SELECTED EXTRACT:
▬▬▬▬▬▬▬▬▬▬

Sunday, July 14, 2013

What's Wrong With Your Practice ... Perception or Reality?

Most of us can notice when something “isn’t right” with our bodies, and we often are quick to jump to a conclusion about the cause.  Yet what we perceive to be the problem, and the reality behind it, may be much different.

A urologist recently shared an example with me, saying that many people come to him to “fix the problem” of an over-active bladder at night.  They typically attribute it to a “plumbing” issue that a pill or even surgery can cure.  Yet this doctor suggested that, as people age, they sleep less and they’re likely to be awakened more easily by sounds that didn’t disturb them in earlier years – a dog barking, the house creaking.  Once they’re awake, they decide to honor the bladder urge so they can go back to sleep. The perception is that there is a physical medical problem.  The real cause is the natural aging process and the best “cure” is to accept it.

▬▬▬▬▬▬▬▬▬▬

USING THE INFORMATION:
1) In the blog post on perception versus reality, what does the urologist give as the real cause of waking at night with a bladder urge?
2) Carry on writing the blog post on perception versus reality, picking up after its final sentence.

▬▬▬▬▬▬▬▬▬▬

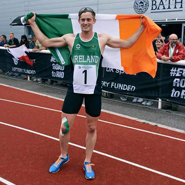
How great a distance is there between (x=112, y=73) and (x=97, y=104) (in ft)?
17.1

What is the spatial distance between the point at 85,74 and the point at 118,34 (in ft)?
3.55

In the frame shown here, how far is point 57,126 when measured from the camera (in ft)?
19.6

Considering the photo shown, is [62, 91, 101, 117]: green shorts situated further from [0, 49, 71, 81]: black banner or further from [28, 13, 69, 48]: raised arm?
[0, 49, 71, 81]: black banner

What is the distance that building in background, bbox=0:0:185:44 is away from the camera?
15516 millimetres

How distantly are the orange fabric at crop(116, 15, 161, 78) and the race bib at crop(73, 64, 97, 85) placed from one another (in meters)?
0.81

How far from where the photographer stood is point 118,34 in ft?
13.9

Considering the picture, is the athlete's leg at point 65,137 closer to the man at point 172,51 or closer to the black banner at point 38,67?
the man at point 172,51

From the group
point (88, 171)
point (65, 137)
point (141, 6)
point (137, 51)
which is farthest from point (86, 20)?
point (141, 6)

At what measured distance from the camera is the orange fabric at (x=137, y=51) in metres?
4.00

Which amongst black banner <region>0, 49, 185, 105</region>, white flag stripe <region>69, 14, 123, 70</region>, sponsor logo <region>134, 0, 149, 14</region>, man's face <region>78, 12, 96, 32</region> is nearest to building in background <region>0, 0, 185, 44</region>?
sponsor logo <region>134, 0, 149, 14</region>

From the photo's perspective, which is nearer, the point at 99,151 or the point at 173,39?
the point at 99,151

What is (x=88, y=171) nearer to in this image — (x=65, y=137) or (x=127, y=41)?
(x=65, y=137)

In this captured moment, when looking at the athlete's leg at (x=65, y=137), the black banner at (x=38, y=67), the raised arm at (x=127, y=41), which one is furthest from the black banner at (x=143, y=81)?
the athlete's leg at (x=65, y=137)

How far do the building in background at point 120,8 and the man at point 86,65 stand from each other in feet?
42.3
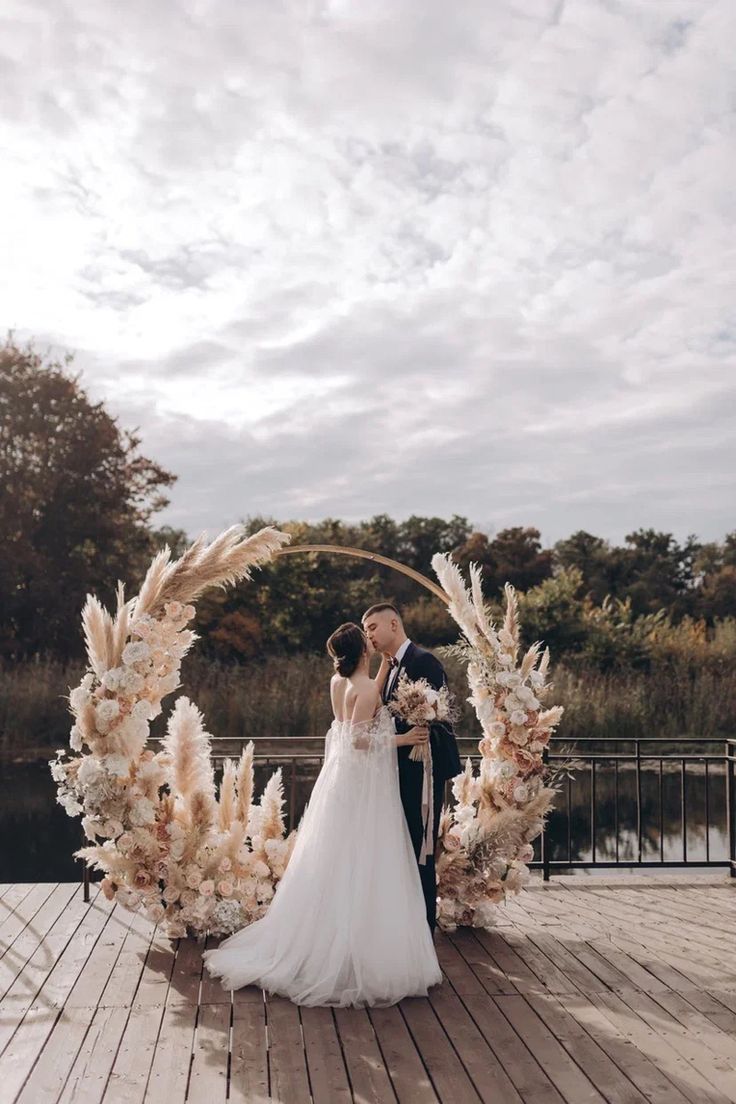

▬▬▬▬▬▬▬▬▬▬

EXPECTED RESPONSES:
1) The natural aging process.

2)
Transfer this lesson to a law practice.  Most lawyers are quick to perceive a problem when there is less money coming in the door.  They immediately jump to a conclusion about “the cure” – do more marketing, or raise rates.  The reality is that declining revenue typically began long before as a problem with receivables.  Generating new work to cover declining revenue simply isn’t the answer.  The strategy is to make sure clients know they must pay their bills within 30 days.  And the way to do that is specify clear collection terms in the engagement agreement. Lawyers perceive every client as valuable and hate to cut them loose; the reality is that continuing to do work for overdue clients who don’t pay shows those clients are not worth keeping.

A new study by George Washington Law School showed that realization rates (the amount of money billed that is collected) average 83.6 percent for all law firms, a figure that is a historic low.  If you perceive your revenue is down, and the reality is that you only collect 80 cents on the dollar, you’re like the urologist’s patients – you won’t get many good nights of sleep.